■ The exercise ■
Please reproduce the listing below word for word, from its first line to its last.

=-=-=-=-=

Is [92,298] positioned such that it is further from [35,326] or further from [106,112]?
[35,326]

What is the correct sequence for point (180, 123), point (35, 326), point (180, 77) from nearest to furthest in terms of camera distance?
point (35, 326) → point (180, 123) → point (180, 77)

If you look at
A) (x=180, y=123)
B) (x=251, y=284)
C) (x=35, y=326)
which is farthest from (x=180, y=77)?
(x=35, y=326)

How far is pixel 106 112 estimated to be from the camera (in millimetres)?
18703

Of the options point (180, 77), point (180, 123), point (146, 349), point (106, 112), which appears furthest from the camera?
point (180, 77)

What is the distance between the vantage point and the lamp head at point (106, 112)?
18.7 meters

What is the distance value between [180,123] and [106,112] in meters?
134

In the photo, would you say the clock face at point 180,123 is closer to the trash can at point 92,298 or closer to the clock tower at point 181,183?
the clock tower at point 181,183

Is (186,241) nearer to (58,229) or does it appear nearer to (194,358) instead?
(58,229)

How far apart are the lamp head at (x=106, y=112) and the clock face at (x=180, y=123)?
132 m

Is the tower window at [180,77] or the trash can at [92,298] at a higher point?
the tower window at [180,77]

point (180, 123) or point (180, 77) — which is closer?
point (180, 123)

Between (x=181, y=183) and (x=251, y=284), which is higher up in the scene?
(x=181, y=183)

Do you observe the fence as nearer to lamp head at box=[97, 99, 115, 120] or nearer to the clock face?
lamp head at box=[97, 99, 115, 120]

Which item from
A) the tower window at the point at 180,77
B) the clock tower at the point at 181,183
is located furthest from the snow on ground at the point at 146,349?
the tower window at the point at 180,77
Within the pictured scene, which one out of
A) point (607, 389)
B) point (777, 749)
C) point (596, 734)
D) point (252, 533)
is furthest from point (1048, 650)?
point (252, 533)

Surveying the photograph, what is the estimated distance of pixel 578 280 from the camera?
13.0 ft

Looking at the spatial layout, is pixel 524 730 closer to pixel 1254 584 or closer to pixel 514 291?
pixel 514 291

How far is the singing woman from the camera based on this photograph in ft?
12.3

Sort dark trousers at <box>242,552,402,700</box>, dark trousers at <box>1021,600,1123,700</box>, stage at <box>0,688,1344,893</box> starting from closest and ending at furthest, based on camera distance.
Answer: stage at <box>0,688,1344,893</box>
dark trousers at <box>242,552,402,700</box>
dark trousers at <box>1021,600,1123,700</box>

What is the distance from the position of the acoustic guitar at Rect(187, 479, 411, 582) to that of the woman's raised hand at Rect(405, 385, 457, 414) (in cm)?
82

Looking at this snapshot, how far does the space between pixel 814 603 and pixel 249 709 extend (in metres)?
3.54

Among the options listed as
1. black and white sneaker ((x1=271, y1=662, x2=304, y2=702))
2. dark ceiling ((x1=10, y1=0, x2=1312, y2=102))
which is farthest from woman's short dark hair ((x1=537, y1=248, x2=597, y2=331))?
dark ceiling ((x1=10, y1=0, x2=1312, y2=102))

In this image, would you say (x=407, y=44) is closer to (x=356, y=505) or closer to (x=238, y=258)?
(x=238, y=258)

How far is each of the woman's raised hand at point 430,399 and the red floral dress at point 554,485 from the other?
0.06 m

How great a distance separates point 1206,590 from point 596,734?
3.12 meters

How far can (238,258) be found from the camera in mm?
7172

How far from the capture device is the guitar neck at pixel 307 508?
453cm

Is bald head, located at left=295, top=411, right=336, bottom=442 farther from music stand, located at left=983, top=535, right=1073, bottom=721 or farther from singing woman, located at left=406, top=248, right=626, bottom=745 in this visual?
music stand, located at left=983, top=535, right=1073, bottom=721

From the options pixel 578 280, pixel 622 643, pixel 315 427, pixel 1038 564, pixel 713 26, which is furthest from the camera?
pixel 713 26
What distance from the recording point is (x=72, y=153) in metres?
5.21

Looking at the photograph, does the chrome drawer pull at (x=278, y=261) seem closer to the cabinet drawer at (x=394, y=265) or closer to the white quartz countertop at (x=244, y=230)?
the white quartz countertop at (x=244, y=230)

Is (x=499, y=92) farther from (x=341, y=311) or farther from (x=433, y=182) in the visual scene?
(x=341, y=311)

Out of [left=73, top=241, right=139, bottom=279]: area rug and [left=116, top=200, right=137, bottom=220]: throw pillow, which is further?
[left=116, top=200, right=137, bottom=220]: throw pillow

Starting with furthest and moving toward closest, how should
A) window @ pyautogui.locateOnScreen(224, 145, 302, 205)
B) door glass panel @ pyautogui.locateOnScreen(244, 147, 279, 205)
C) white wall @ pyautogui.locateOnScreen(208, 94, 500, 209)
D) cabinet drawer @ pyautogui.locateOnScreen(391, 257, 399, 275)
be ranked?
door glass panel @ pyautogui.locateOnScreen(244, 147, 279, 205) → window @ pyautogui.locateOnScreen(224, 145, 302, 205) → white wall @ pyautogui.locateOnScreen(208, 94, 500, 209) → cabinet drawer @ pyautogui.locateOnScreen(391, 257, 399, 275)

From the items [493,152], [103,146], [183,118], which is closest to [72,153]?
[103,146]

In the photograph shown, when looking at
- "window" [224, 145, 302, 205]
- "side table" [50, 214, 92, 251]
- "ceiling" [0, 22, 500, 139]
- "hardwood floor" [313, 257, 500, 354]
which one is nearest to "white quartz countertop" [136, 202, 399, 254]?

=-=-=-=-=

■ Reply ■
Is [92,298] positioned such that it is further from [35,326] or further from [106,112]?
[35,326]

What is the correct sequence for point (180, 123), point (35, 326), point (180, 77) from nearest to furthest in terms of camera distance?
point (35, 326) → point (180, 123) → point (180, 77)

If you look at
A) (x=180, y=123)
B) (x=251, y=284)
C) (x=35, y=326)
which is farthest from (x=180, y=77)?
(x=35, y=326)

How far is pixel 106 112 estimated to be from the camera (in millimetres)?
18703

Of the options point (180, 77), point (180, 123), point (146, 349), point (106, 112), which appears furthest from the camera?
point (180, 77)

What is the distance between the vantage point and the lamp head at point (106, 112)?
18.7 meters

What is the distance value between [180,123] and [106,112] in meters?
134

In the photo, would you say the clock face at point 180,123 is closer to the trash can at point 92,298 or closer to the clock tower at point 181,183?
the clock tower at point 181,183

Is (186,241) nearer to (58,229) or does it appear nearer to (194,358) instead?
(58,229)

How far apart are the lamp head at (x=106, y=112) and the clock face at (x=180, y=123)?
132 m

Is the tower window at [180,77] or the trash can at [92,298] at a higher point?
the tower window at [180,77]

point (180, 123) or point (180, 77) — which is closer?
point (180, 123)

Between (x=181, y=183) and (x=251, y=284), which is higher up in the scene?
(x=181, y=183)

Do you observe the fence as nearer to lamp head at box=[97, 99, 115, 120] or nearer to the clock face?
lamp head at box=[97, 99, 115, 120]

Which item from
A) the tower window at the point at 180,77
B) the clock tower at the point at 181,183
is located furthest from the snow on ground at the point at 146,349?
the tower window at the point at 180,77
Within the pictured scene, which one out of
A) point (607, 389)
B) point (777, 749)
C) point (596, 734)
D) point (252, 533)
is furthest from point (1048, 650)?
point (252, 533)

Surveying the photograph, what is the estimated distance of pixel 578 280 from the camera?
13.0 ft

Looking at the spatial layout, is pixel 524 730 closer to pixel 1254 584 or closer to pixel 514 291?
pixel 514 291

How far is the singing woman from the camera based on this photograph in ft?
12.3

Sort dark trousers at <box>242,552,402,700</box>, dark trousers at <box>1021,600,1123,700</box>, stage at <box>0,688,1344,893</box> starting from closest and ending at furthest, based on camera distance.
Answer: stage at <box>0,688,1344,893</box>
dark trousers at <box>242,552,402,700</box>
dark trousers at <box>1021,600,1123,700</box>

What is the distance from the position of the acoustic guitar at Rect(187, 479, 411, 582) to that of the woman's raised hand at Rect(405, 385, 457, 414) (in cm)?
82

Looking at this snapshot, how far does the space between pixel 814 603 and pixel 249 709 extend (in metres)?
3.54

Among the options listed as
1. black and white sneaker ((x1=271, y1=662, x2=304, y2=702))
2. dark ceiling ((x1=10, y1=0, x2=1312, y2=102))
which is farthest from woman's short dark hair ((x1=537, y1=248, x2=597, y2=331))?
dark ceiling ((x1=10, y1=0, x2=1312, y2=102))

In this image, would you say (x=407, y=44) is closer to (x=356, y=505) or closer to (x=238, y=258)?
(x=238, y=258)

How far is each of the woman's raised hand at point 430,399 and the red floral dress at point 554,485 from the other?
0.06 m

How great a distance separates point 1206,590 from point 596,734?
3.12 meters

How far can (238,258) be found from the camera in mm?
7172

How far from the capture device is the guitar neck at pixel 307 508?
453cm

Is bald head, located at left=295, top=411, right=336, bottom=442 farther from music stand, located at left=983, top=535, right=1073, bottom=721 or farther from singing woman, located at left=406, top=248, right=626, bottom=745 in this visual?
music stand, located at left=983, top=535, right=1073, bottom=721

From the options pixel 578 280, pixel 622 643, pixel 315 427, pixel 1038 564, pixel 713 26, which is furthest from the camera?
pixel 713 26
What distance from the recording point is (x=72, y=153) in metres?
5.21

Looking at the photograph, does the chrome drawer pull at (x=278, y=261) seem closer to the cabinet drawer at (x=394, y=265) or closer to the white quartz countertop at (x=244, y=230)?
the white quartz countertop at (x=244, y=230)

Is (x=499, y=92) farther from (x=341, y=311) or farther from (x=433, y=182) in the visual scene?
(x=341, y=311)

Out of [left=73, top=241, right=139, bottom=279]: area rug and [left=116, top=200, right=137, bottom=220]: throw pillow, which is further?
[left=116, top=200, right=137, bottom=220]: throw pillow

Starting with furthest and moving toward closest, how should
A) window @ pyautogui.locateOnScreen(224, 145, 302, 205)
B) door glass panel @ pyautogui.locateOnScreen(244, 147, 279, 205)
C) white wall @ pyautogui.locateOnScreen(208, 94, 500, 209)
D) cabinet drawer @ pyautogui.locateOnScreen(391, 257, 399, 275)
be ranked?
door glass panel @ pyautogui.locateOnScreen(244, 147, 279, 205) → window @ pyautogui.locateOnScreen(224, 145, 302, 205) → white wall @ pyautogui.locateOnScreen(208, 94, 500, 209) → cabinet drawer @ pyautogui.locateOnScreen(391, 257, 399, 275)

From the items [493,152], [103,146], [183,118], which is closest to [72,153]?
[103,146]

In the photograph shown, when looking at
- "window" [224, 145, 302, 205]
- "side table" [50, 214, 92, 251]
- "ceiling" [0, 22, 500, 139]
- "hardwood floor" [313, 257, 500, 354]
which one is nearest to "white quartz countertop" [136, 202, 399, 254]?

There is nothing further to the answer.